PL: Lecture #23  Tuesday, November 27th
(text file)

Macro Conclusions

PLAI §37.5

Macros are extremely powerful, but this also means that their usage should be restricted only to situations where they are really needed. You can view any function as extending the current collection of tools that you provide — where these tools are much more difficult for your users to swallow than plain functions: evaluation can happen in any way, with any scope, unlike the uniform rules of function application. An analogy is that every function (or value) that you provide is equivalent to adding nouns to a vocabulary, but macros can add completely new rules for reading, since using them might result in a completely different evaluation. Because of this, adding macros carelessly can make code harder to read and debug — and using them should be done in a way that is as clear as possible for users.
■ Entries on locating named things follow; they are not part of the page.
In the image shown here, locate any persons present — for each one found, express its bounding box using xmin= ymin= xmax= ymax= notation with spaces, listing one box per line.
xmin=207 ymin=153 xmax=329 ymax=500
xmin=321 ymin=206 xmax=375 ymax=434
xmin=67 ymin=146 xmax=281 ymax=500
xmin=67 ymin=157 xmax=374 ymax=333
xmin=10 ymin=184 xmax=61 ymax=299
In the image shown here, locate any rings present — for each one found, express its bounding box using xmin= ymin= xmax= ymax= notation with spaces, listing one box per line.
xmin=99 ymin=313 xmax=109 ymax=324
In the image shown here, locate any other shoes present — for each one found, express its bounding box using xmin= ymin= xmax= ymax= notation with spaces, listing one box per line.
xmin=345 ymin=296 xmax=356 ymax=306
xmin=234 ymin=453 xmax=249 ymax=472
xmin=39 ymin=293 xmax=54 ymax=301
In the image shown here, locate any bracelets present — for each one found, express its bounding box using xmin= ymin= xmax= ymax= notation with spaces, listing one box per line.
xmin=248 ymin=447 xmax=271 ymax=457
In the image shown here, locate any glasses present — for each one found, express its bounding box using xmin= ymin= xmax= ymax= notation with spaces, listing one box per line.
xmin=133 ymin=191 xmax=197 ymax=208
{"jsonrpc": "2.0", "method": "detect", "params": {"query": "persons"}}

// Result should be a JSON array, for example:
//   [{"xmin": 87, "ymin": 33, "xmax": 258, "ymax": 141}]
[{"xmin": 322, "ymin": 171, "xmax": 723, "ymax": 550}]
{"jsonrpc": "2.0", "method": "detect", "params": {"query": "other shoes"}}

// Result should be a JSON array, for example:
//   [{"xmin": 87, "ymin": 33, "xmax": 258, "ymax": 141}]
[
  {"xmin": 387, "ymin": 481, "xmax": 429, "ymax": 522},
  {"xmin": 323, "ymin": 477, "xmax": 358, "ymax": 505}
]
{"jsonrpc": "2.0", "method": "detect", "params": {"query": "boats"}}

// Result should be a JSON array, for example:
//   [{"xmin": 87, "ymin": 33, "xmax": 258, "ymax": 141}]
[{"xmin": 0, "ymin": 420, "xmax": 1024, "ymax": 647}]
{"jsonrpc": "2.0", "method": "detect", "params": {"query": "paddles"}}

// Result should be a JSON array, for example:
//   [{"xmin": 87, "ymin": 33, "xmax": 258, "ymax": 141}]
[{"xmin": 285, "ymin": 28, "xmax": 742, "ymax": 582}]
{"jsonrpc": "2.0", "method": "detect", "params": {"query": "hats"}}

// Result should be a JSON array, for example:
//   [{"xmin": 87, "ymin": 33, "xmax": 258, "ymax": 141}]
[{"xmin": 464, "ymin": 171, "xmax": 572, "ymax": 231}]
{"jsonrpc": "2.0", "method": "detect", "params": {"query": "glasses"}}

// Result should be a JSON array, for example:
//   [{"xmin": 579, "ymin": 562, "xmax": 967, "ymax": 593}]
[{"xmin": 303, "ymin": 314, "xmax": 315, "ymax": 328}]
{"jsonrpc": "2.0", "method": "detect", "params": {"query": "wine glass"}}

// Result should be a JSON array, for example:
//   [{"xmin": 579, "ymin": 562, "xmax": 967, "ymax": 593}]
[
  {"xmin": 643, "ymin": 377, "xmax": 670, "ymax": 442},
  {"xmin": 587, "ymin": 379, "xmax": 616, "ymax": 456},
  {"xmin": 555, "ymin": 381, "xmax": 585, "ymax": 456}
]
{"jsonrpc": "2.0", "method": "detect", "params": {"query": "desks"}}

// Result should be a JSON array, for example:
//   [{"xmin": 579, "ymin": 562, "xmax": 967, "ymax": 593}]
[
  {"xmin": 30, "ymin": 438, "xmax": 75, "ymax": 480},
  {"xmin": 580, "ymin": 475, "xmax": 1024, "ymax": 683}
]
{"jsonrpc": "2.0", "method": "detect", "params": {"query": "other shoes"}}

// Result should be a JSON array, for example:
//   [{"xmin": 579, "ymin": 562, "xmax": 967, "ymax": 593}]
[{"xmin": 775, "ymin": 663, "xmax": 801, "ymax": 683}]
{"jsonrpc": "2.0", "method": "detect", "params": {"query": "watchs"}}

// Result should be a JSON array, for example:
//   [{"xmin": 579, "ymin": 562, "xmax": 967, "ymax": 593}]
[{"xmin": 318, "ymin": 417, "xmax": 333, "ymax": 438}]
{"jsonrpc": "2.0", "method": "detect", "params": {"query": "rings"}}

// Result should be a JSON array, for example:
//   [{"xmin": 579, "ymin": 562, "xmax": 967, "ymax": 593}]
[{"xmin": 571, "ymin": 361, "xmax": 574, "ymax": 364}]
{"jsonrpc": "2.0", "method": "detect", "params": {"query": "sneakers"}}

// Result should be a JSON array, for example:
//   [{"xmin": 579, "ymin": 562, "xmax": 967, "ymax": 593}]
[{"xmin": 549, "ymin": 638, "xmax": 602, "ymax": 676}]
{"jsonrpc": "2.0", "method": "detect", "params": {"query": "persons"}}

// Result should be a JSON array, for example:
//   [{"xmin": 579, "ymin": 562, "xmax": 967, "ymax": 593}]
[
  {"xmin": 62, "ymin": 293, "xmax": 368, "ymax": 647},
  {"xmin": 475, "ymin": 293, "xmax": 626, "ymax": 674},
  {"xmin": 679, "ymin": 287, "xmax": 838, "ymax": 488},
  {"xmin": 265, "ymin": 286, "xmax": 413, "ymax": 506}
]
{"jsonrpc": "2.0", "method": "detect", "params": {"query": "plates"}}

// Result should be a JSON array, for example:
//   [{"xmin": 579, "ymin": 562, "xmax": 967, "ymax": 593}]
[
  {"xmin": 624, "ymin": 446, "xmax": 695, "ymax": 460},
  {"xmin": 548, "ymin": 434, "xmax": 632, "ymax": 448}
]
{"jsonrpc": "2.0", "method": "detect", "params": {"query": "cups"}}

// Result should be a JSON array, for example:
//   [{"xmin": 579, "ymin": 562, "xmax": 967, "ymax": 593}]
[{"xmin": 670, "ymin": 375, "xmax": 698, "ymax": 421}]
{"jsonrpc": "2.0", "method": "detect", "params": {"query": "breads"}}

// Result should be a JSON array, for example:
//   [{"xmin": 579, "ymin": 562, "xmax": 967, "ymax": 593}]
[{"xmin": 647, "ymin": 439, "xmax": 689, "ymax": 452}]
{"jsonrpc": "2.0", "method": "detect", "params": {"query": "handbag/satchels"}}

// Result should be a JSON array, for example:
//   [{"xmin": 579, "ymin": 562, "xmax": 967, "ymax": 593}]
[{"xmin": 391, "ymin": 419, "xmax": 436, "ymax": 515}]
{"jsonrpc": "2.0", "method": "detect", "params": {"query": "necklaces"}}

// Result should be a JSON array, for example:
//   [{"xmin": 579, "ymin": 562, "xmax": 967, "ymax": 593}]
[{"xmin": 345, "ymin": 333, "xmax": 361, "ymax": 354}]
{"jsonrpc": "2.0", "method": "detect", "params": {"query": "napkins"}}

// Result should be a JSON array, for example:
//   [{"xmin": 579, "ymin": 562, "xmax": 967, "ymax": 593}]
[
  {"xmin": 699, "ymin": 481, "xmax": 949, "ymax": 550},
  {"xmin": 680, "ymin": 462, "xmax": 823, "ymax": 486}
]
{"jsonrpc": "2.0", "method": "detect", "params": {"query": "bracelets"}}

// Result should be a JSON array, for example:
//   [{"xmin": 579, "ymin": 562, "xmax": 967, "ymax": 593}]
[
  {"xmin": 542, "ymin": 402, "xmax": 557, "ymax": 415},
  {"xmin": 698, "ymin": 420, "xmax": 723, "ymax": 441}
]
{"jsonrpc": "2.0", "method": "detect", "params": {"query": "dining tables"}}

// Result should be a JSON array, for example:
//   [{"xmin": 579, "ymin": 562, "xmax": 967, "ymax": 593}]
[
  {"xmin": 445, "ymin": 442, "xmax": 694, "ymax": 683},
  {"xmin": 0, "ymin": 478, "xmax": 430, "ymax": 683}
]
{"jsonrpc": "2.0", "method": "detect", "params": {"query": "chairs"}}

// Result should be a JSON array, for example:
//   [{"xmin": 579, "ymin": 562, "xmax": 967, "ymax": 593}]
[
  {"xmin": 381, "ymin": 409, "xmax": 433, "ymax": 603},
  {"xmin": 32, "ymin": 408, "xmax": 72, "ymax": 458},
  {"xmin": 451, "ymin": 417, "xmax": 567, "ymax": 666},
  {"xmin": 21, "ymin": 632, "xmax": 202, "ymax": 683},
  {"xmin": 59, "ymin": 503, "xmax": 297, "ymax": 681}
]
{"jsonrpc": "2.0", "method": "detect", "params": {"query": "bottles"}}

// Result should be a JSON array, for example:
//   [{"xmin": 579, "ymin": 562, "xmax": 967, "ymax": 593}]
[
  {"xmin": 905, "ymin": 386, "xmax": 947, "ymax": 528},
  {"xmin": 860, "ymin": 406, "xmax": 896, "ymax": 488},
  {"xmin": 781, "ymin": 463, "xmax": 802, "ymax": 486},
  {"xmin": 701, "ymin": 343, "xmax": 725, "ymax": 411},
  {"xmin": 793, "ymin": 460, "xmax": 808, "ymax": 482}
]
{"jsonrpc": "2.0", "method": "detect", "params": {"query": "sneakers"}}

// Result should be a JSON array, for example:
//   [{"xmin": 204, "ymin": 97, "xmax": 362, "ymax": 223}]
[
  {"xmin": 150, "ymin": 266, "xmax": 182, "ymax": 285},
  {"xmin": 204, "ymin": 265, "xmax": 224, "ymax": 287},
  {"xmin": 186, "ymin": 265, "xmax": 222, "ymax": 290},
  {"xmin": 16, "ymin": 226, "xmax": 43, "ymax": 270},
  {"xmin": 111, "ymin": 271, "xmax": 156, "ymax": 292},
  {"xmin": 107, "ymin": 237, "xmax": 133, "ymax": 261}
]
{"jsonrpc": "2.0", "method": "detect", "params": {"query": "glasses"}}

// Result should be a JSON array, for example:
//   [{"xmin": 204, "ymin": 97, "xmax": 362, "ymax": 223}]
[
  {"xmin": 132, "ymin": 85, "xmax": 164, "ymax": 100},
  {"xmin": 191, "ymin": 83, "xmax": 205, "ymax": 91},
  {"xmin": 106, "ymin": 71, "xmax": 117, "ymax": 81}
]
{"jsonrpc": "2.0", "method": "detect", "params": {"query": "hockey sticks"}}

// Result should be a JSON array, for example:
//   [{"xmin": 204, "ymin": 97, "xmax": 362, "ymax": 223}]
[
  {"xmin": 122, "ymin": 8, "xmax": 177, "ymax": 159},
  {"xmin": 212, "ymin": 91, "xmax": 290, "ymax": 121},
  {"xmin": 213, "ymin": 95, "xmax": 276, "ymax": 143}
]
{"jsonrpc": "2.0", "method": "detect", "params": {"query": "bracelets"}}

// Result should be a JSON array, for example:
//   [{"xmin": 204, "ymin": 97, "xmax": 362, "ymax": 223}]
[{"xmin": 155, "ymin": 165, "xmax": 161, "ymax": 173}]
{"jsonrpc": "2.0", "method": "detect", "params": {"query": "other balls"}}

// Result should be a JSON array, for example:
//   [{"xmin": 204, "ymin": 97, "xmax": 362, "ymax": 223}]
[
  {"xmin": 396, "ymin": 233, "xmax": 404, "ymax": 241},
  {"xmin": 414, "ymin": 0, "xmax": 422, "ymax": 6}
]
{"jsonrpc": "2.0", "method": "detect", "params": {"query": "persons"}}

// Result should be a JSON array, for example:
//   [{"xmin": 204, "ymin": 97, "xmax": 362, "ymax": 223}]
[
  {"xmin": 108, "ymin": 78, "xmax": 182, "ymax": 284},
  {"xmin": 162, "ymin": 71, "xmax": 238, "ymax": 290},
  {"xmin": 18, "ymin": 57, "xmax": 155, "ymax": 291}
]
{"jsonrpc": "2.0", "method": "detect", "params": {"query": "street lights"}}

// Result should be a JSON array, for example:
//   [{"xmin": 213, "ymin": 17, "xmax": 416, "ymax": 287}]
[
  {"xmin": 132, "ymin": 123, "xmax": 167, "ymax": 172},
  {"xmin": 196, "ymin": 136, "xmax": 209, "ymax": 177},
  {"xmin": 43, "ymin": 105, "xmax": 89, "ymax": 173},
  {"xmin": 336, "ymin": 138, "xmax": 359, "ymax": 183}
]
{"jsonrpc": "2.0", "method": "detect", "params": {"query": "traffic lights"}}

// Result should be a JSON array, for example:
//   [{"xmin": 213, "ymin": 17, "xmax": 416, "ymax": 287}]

When should a macro be used?

It is also important to note that macros should not be used too frequently. As said above, every macro adds a completely different way of reading your code — a way that doesn’t use the usual “nouns” and “verbs”, but there are other reasons not to use a macro.

One common usage case is as an optimization — trying to avoid an extra function call. For example, this:

int min(int x, int y) {
  if ( x < y ) then return x; else return y;
}

might seem wasteful if you don’t want a full function call on every usage of min. So you might be tempted to use this instead:

#define min(x,y) x<y ? x : y

you even know the pitfalls of C macros so you make it more robust:

#define min(x,y) (((x)<(y)) ? (x) : (y))

But small functions like the above are things that any decent compiler should know how to optimize, and even if your compiler doesn’t, it’s still not worth doing this optimization because programmer time is the most expensive factor in any computer system. In addition, a compiler is committed to doing these optimizations only when possible (eg, it is not possible to in-line a recursive function) and to do proper in-lining — unlike the min CPP macro above which is erroneous in case x or y are expressions that have side-effects.

Side-note: macros in mainstream languages

Macros are an extremely powerful tool in Racket (and other languages in the Lisp family) — how come nobody else uses them?

Well, people have tried to use them in many contexts. The problem is that you cannot get away with a simple solution that does nothing more than textual manipulation of your programs. For example, the standard C preprocessor is a macro language, but it is fundamentally limited to very simple situations. This is still a hot topic these days, with modern languages trying out different solutions (or giving up and claiming that macros are evil).

Here is an example that was written by Mark Jason Dominus (“Higher Order Perl”), in a Perl mailing list post among further discussion on macros in Lisp vs other languages, including Perl’s source transformers that are supposed to fill a similar role.

The example starts with writing the following simple macro:

#define square(x) x*x

This doesn’t quite work because

2/square(10)

expands to

2/10*10

which is 2, but you wanted 0.02. So you need this instead:

#define square(x) (x*x)

but this breaks because

square(1+1)

expands to

(1+1*1+1)

which is 3, but you wanted 4. So you need this instead:

#define square(x) ((x)*(x))

But what about

x = 2;
square(x++)

which expands to

((x++)*(x++))

? So you need this instead:

int MYTMP;
#define square(x) (MYTMP = (x), MYTMP*MYTMP)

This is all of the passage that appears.